No Sherpa, no guides just a map and a rough game plan to get to Everest Base Camp and back. Mount Everest is known world wide, however, few know the origin of its name. In the late 19th century the British commissioned the Great Trigonomic Survey, which at the time was the largest scientific undertaking in history. The survey resulted in the mapping of the sub continent of India as well as the discovery of the Himilayan giants, among them, Everest. The project also provided the first measurements of the earths curvature. One of the leaders and main surveyors of the project was Sir George Everest and although he never actually saw the mountain they choose to name it after him in honor of his work elsewhere. It was known, and still is known locally as Sagamartha “Godess of the Sky”.

Day one, Lukla to Manjo about 5 hours of walking with little change in altitude.

Lukla


Day two, Manjo to Namche Bazaar, this was about a 4 hour walk straight up taking us from around 9,000 ft to 11,200 ft. Namche is the biggest village along the route to Everest. We spent two days here while we acclimated to the altitude.

Namche



Day 3, on our acclimization day we set out by ourselves to catch our first view of Everest.



By the end of the day we gained a local friend, hung out at a monastery, saw a Yeti skull, and visited the village of Khumjung.

Our local friend Edic

Khumjung
Monastery

Day 4 , Namche to Pengboche. It was about a 6 hour walk and took us through Tengboche which has a world famous monastery.

Tengboche Monastery


Pengboche


Our lodging ran us approximately 60 cents per night. Typical room below.
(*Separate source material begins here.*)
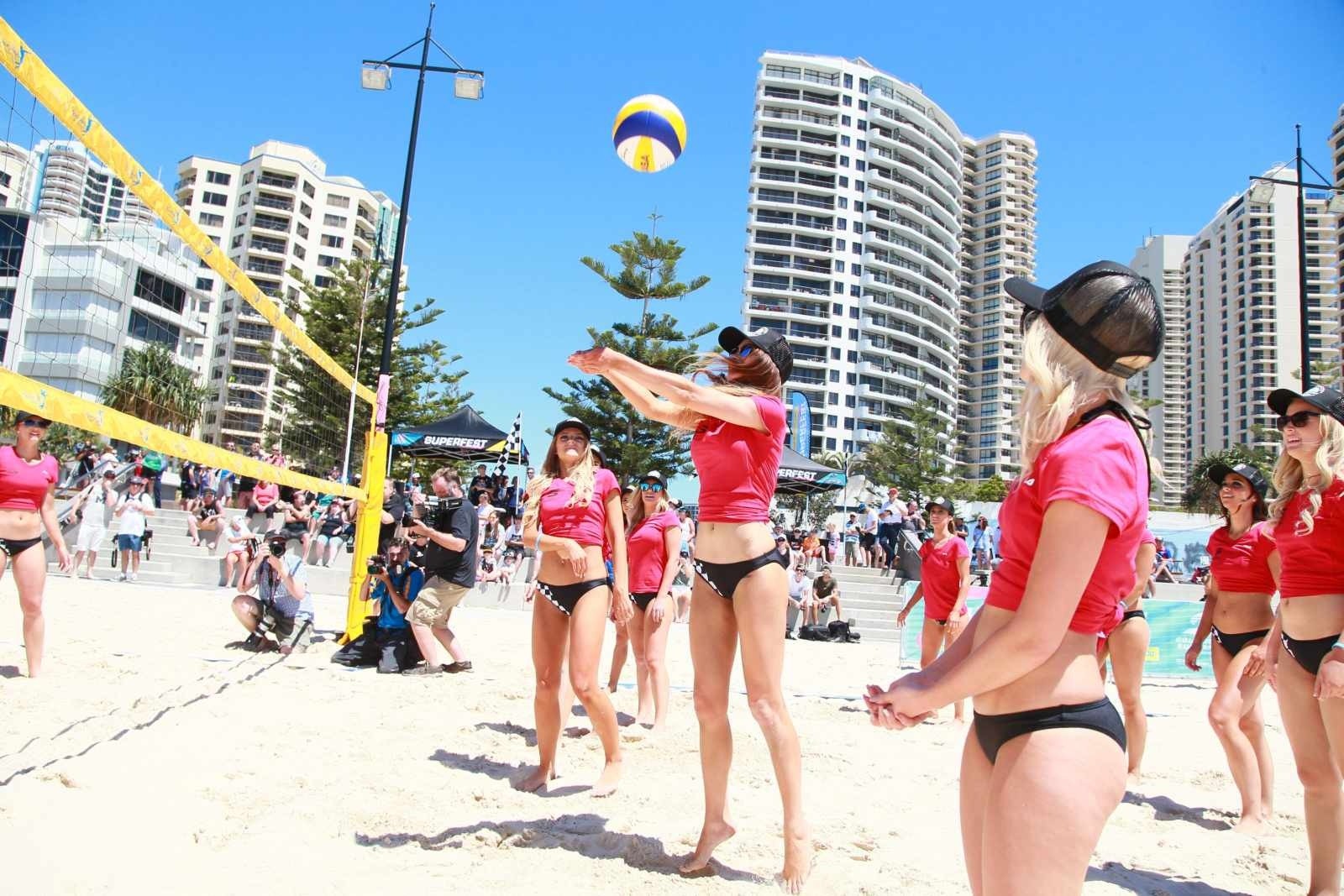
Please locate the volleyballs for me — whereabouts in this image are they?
[612,93,686,173]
Day 5, Pengboche to Dengboche 12,800 to 14,100 ft. Only around a 3 to 4 hour walk but it was our first time encountering snow. This assent brought upon a new dimension to the trek. Above this altitude the air becomes exponentially thinner and each subsequent gasp of air yields less and less oxygen. From here on up the we battled splitting headaches, sleepless nights, the inescapable cold and eventually frigid temperatures.

Dengboche


Day 6, Our last acclimization day here and since it snowed the entire time we spent our time reading, Benjy beating Seth in chess and our relentlessly joyful friend.

Ram, our lodge’s owner.


Day 7, Dengboche to Lebuche, 14,100 to 16,000 ft

After a few snowy, cloud covered days the weather started to turn in our favor and the enormity and beauty of our surroundings came into view.



Day 8, Lebuche to Gorek Shep 16,000 to 16,800 ft, to Base camp 17,600 ft and Back to Gorek Shep. Long day about 9 hours hiking.

Gorek Shep



Base camp was a city of tents set up at the base of the Khumbu Glacier where the remarkable Everest assent begins. You can not actually see the mountain from camp but the views are almost as impressive.

Base Camp

View from 18,200 ft

People from all around the world come here to attempt to reach the top of the world. Expeditions spend anywhere from six weeks at base camp to two months while they go up and come back down to acclimate to the altitude before making the final push to the top. Mount Everest, the worlds tallest mountain stands at 8848 meters about 29,000 ft.

Day 9, Gorek Shep to Khala Pattar, 16,800 to 18,200 ft. After a grueling 1200 ft vertical incline we were treated to a stunning 360 degree view of the Himalayas. The view from Kala Pattar offers what the locals refer to as the million dollar view of Mt Everest.

The Million Dollar Shot


After taking in this special place we were ready to get back downside and spent the next few days quickly making our way down to Lukla.

Along our trek, we had the pleasure of meeting some of the most impressive people in the world, the Sherpa. Their feats of strength are extraordinary and style of life very unique. They are generally little men, but can be seen carrying 200 lb packs with their heads almost effortlessly.

Biggest pak we saw, weighed around 200 lbs.

Mini Sherpa

Taking a quick break

They have great calves

How else do you think the beer gets up

When it was all said and done we ended up walking with our 30 lb packs about 70 miles up and down the sides of mountains and assenting (then descending) almost two vertical miles.